NBP near months gained over 5% on Tuesday as hopes of a peace deal between Russia and Ukraine faded. Despite a two-hour phone call between Trump and Putin late on Monday which ended with the U.S. President calling for an immediate and unconditional 30-day ceasefire and a start to truce talks, Ukraine has subsequently accused Russia of “trying to buy time” to continue its war. The front month contract gained 4.80p to settle at 89.09p per therm while the Winter 25 contract posted a 3.60p gain to close at 97.83p per therm. Prompt prices across the NBP and continental hubs were supported by the full shutdown of the Troll and Kollsnes facilities for maintenance as well as reduced Langeled flows. The Day ahead contract increased by 6.45p day-on-day to close out the session at 90.45p per therm.

Power Market

In contrast to the gains made across the curve, the GB Baseload prompt market declined on Tuesday. An upward revision to temperatures as well as wind generation levels weighed on the Day ahead contract, which fell by £4.11/MWh day-on-day to finish at £82.64/MWh. Meanwhile, increases across the NBP curve supported GB Baseload futures, with the front month contract posting a £4.22/MWh increase to close at £80.48/MWh.
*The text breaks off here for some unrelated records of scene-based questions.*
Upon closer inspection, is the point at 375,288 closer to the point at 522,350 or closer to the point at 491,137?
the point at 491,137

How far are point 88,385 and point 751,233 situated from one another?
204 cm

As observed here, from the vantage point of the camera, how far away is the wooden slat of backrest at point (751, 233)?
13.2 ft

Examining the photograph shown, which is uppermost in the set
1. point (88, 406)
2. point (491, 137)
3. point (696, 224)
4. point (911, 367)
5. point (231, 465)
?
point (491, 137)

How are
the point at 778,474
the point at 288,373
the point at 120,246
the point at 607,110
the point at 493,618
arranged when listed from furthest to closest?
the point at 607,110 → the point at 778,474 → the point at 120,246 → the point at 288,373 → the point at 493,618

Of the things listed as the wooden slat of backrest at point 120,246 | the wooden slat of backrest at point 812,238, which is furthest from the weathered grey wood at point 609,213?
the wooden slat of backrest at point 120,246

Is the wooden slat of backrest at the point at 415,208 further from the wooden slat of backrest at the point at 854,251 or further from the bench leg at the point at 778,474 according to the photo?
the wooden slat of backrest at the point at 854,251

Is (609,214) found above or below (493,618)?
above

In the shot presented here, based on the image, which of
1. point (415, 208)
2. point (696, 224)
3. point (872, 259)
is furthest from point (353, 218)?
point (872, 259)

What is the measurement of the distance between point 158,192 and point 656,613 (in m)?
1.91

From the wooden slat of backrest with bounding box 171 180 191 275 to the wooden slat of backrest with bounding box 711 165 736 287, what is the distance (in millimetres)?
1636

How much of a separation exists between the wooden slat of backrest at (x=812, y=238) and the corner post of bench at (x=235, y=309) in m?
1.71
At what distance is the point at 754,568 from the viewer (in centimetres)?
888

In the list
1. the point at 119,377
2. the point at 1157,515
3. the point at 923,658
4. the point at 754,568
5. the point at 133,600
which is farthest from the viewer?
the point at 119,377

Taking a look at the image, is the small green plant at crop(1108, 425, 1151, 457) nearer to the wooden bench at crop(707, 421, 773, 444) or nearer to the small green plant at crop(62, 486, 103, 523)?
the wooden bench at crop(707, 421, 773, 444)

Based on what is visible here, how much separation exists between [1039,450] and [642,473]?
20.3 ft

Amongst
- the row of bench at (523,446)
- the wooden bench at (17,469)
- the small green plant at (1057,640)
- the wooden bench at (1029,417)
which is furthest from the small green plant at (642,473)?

Tuesdays’ gains across European gas markets filtered into carbon prices, with the EUA Spot contract finishing at its highest close in 9 weeks to settle at €72.39 a tonne. UK Allowances also firmed, with the December 25 contract increasing by £2.67 day-on-day to close at £55.00 a tonne.

Oil Market

Crude oil markets traded sideways on Tuesday amid a volatile geopolitical landscape. With a potential fifth round of talks between the U.S. and Iran on the cards, the prospect of additional Iranian oil supply coming to the global market remained a distinct possibility, further playing into oversupply concerns. Furthermore, while hopes of a ceasefire between Russia and Ukraine have faded, the market was sceptical as to whether or not potential major sanctions on Russia from the U.K. and Europe would have a significant impact on global oil supplies. The front month Brent contract fell by just 16 cents day-on-day to close out the session at $65.38 a barrel.

Markets this morning

Yesterday’s gains have continued into this morning with the front month contract last going through at a 1.34p per therm premium to Tuesday’s close. Growing geopolitical tensions and reports of tougher sanctions on Russia by the U.K. and the E.U. continue to provide support. The scheduled maintenance at Troll and Kollsnes is expected to end this week which should mitigate potential upside across the prompt. Although Norwegian flows into the U.K. are expected to remain low today, the GB system is currently oversupplied. Oil prices are this morning supported by reports that Israel could be preparing to strike Iranian nuclear facilities, raising fears of a supply disruption in the area. Front month Brent last went through at $66.16 a barrel, up 78 cents day-on-day.